Saturday, February 26, 2011

The Curious Task

"The curious task of economics is to demonstrate to men how little they really know about they imagine they can design." -- F.A. Hayek

As a college student studying business in this day and age, I realize how little my fellow students really understand about economics.  Any introduction class to economics should cover Frederich Hayek in some way.  Instead, John Maynard Keynes is covered (glowingly depending on the professor.)  Mine never did.  I found out about Hayek due to a friend who mentioned him and a really good economic rap battle music video on YouTube.  Business classes seem to focus almost exclusively on the nuts and bolts without any time spent on the larger picture.  It is best to demonstrate this by example.

In one finance class I was in, my professor brought up the graph showing the required returns on Treasury notes.  She asked what the recent rise in required returns meant.  I knew the answer immediately.  The rest of the class was flabbergasted.  They brought up mathematical concepts without any grip on the market implications.  I said that a rise in required returns means that the market sees the Treasury notes as riskier investments than they were in the past.  This means that more people think the chance of default has increased.  This is most likely due to the constant and exponential increase in government spending, which has exploded the debt and the deficit in recent years.  In conclusion, current government spending levels are unsustainable.  The professor seemed pissed at my long response but no one else realized it.  One student even said, "That makes sense."  Our Treasury notes have a AAA (or Aaa) bond rating from the two major investment rating agencies, S&P and Moody's.  If that rating were downgraded, there would be chaos in the streets.

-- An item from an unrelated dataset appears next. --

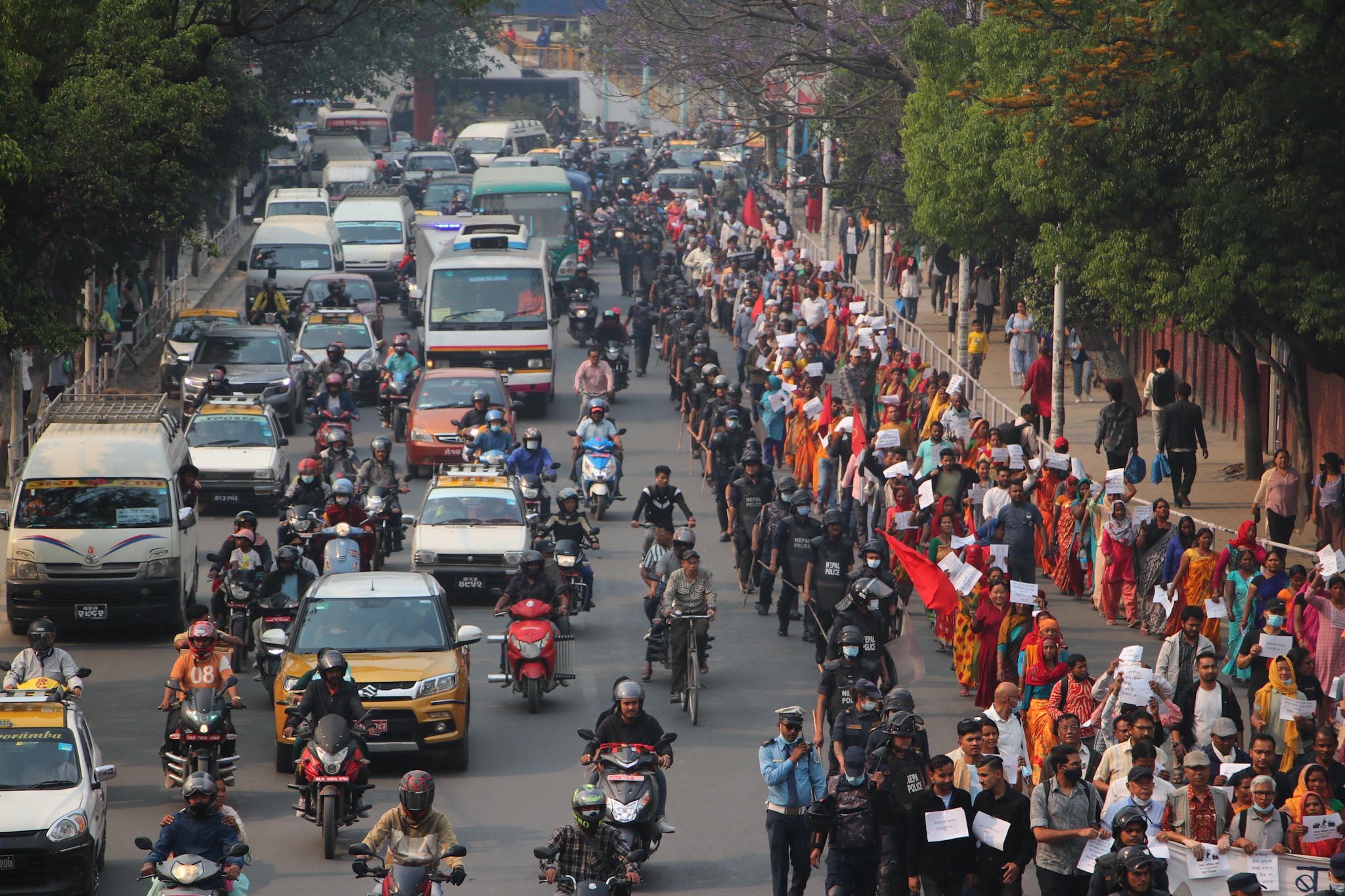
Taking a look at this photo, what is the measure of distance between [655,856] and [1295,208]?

Hayek's views accurately predicted nearly every economic downturn since he's been around.  The only one I could say he wouldn't have predicted based on his models was the dot com bubble burst.  That was based on overvaluation of dot com start-ups based on a faulty valuation model (website hits.)  Some recessions can be caused by technology expanding further than financial techniques.  That was one of them.  People just didn't know which websites would succeed.  I cannot fault Hayek for that.  He died before the Internet was even common in households let alone the necessity it is today.  I personally wonder what works he would publish today on the Internet's influence on available information and the influence such information aggregation has on prices if he were alive today.

Modern Keynesians focus way too much on macroeconomics.  They look over their "perfect" models, looking down on the common people from their ivory towers.  These same people, from Greenspan to Bernanke, did not see the housing bubble burst coming.  How is that possible?  George W. Bush saw it coming in the early 2000s and tried to get Congress to rein in Fannie Mae and Freddie Mac all the way back in 2003.  These Keynesians don't realize their ivory towers are ablaze.

"The ideas of economists and political philosophers, both when they are right and when they are wrong, are more powerful than is commonly understood.  Indeed, the world is ruled by little else.  Practical men, who believe themselves to be quite exempt from any intellectual influence, are usually the slaves of some defunct economist." -- John Maynard Keynes

That quote from Keynes above is probably one of his best.  The thing modern Keynesians don't understand is that the "defunct economist" is Keynes.  He was dismissed in the '70s when rampant stagflation happened.  Why has his influence returned while few college students even know who Hayek is?

Hayek claimed that booms go bust due to an expansion of credit, usually done by the Federal Reserve keeping interest rates artificially low.  Personally, end the Fed.  Seriously.  Let the market decide interest rates.  It makes no sense to centrally plan that.  That's what Hayek called the Fatal Conceit, the idea that "man is able to shape the world around him according to his wishes."  In other words, it is impossible for anything to be centrally planned because it is impossible to know everything.  In short, no one can act, like buying a car, knowing fully every result of his action.  It's the same idea that Leonard Read advanced in his essay "I, Pencil."  In short, a pencil seems to be such a simple item, yet no one person knows how to make one.  It takes thousands of people and a near infinite set of transactions to make one.

Not to say I agree with Hayek on everything.  His view on intellectual property laws makes me a little leery.

That's enough for now.  That's a taste of my economic ideology.